56 A. 197 | N.H. | 1903
Lead Opinion
It was incumbent upon the plaintiff to explain to the jury how the cart in which she was riding happened to be driven so far from the traveled path as to be overturned, and to satisfy them, if she could, that this occurred without fault on her part. The evidence as to the stump and its horse-frightening capacity tended to sustain this branch of the plaintiff's case. The evidence was competent, and could not be excluded because it tended to prove a defect for which the town was not liable in this action.
It is not claimed that the town is liable for a defect of this character, but it is said the highway should have been railed to render it suitable. As to the liability of a town to a traveler injured because of the unsuitable condition of a highway, caused by the defective railing of a dangerous embankment, the statute of 1893 (c. 59) made no change. Section 1, chapter 75, Public Statutes, imposing the duty, was not repealed, and the liability to travelers for breach of such duty under the general provisions of section 1, chapter 76, Public Statutes, was expressly retained. Wilder v. Concord, ante, p. 259. Neither did the legislation of 1893 transform what was before a question of fact for the jury into a question of law for the court. Whether the absence of a railing was a defect, and whether the highway was or not suitable, have always been treated as questions of fact in this jurisdiction. Downes v. Hopkinton,
Whether the embankment is dangerous as presenting a liability of injury to travelers if unrailed, whether the possibility of injury to travelers in such case is so great that the highway is rendered unsuitable for the travel thereon by the absence of a rail, and whether reasonable men would make repair by providing a rail, are questions to be determined as inferences of fact from other facts proved. Among the facts material to be considered are the character and amount of travel, the character of the road itself, its width and general construction, the character and extent of the slope or descent of the bank, the direction of the road at the place, the length of the portion claimed to require a rail, whether the danger is concealed or obvious, and the extent of the injury likely to occur therefrom. The question is a practical one, which practical men of the county who use and make roads are especially fitted to solve. For its solution, the evidence furnished by a view is ordinarily of great value. But though the question is one depending upon inferences to be drawn from facts, and is one with which the jury are peculiarly fitted to deal, it is not to be submitted to them if on the evidence there is only one conclusion which could be reached by reasonable men. Gahagan v. Railroad,
There was evidence that if for any cause the wheels of a carriage were drawn to the right less than two feet from the shoulder of the road, and less than three feet from the traveled path, the carriage would be overturned and injury might reasonably be expected. Upon a crowded city street a slope of that extent and character would clearly be dangerous. Upon a road where there was very little travel it might be unreasonable to consider it so. *272
Between the extreme conditions of very much and very little travel there would be situations where the use of the road required by the travel upon it would be such that a difference of opinion as to its sufficiency if unrailed would be not only reasonable but probable. In the present case the travel is described as "considerable." From this description it is not to be inferred that the evidence disclosed very little use of the road by travelers, nor that the travel was very heavy; but the statement describes a condition of use between those extremes, as to which under all the circumstances reasonable men might differ as to the necessity of a rail to render the highway suitable for such travel as was found to be borne by it. The fact that the road-machine was used in the repair of the road was immaterial. The question relates to the condition as observed by the jury and detailed in the evidence. Whether such condition was produced by the use of plows, shovels, or road-machine is unimportant. If, as might be inferred from the case, the road-machine was used to scrape the shoulder of the road toward the center, the inference would be that the use described had rendered the slope less abrupt and possibly less dangerous.

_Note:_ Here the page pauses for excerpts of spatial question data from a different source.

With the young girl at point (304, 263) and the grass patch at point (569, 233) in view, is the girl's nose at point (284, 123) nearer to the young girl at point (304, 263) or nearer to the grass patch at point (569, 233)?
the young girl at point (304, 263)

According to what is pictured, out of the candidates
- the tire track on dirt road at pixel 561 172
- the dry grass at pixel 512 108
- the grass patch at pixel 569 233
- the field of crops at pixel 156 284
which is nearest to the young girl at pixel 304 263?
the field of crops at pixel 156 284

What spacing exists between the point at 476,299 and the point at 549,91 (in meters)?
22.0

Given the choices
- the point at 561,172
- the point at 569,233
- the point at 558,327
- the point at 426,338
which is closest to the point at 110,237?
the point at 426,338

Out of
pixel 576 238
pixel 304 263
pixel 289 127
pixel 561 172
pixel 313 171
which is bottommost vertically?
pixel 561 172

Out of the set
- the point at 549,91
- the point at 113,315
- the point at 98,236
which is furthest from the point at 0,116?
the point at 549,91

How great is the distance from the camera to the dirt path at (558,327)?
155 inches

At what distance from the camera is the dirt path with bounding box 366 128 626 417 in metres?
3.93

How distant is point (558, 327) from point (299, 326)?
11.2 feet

Attention has been called to several cases in Massachusetts. Harris v. Great Barrington,
Exception sustained.
CHASE and WALKER, JJ., concurred: BINGHAM, J. concurred in the result, holding that there was evidence that the defect complained of constituted a defective or insufficient sluiceway within the meaning of the statute.
Dissenting Opinion
I cannot bring myself to regard the condition of the highway complained of in the present case as a dangerous embankment within the meaning of the statute. This court has held that a dangerous embankment, within the meaning of the statute, is one which reasonably ought to be permanently railed to make the highway safe; that the question is whether, for the repair of the unsuitable condition of the highway, reasonable men would *273
or would not erect a railing, that if the erection of a railing is not the repair reasonably required, — if reasonable men would do something else than erect a secure railing, — it cannot be found that the want of a railing is the cause of injury. Wilder v. Concord, ante, p. 259; Owen v. Derry,
Upon the facts presented, I am of the opinion that the nonsuit was properly ordered.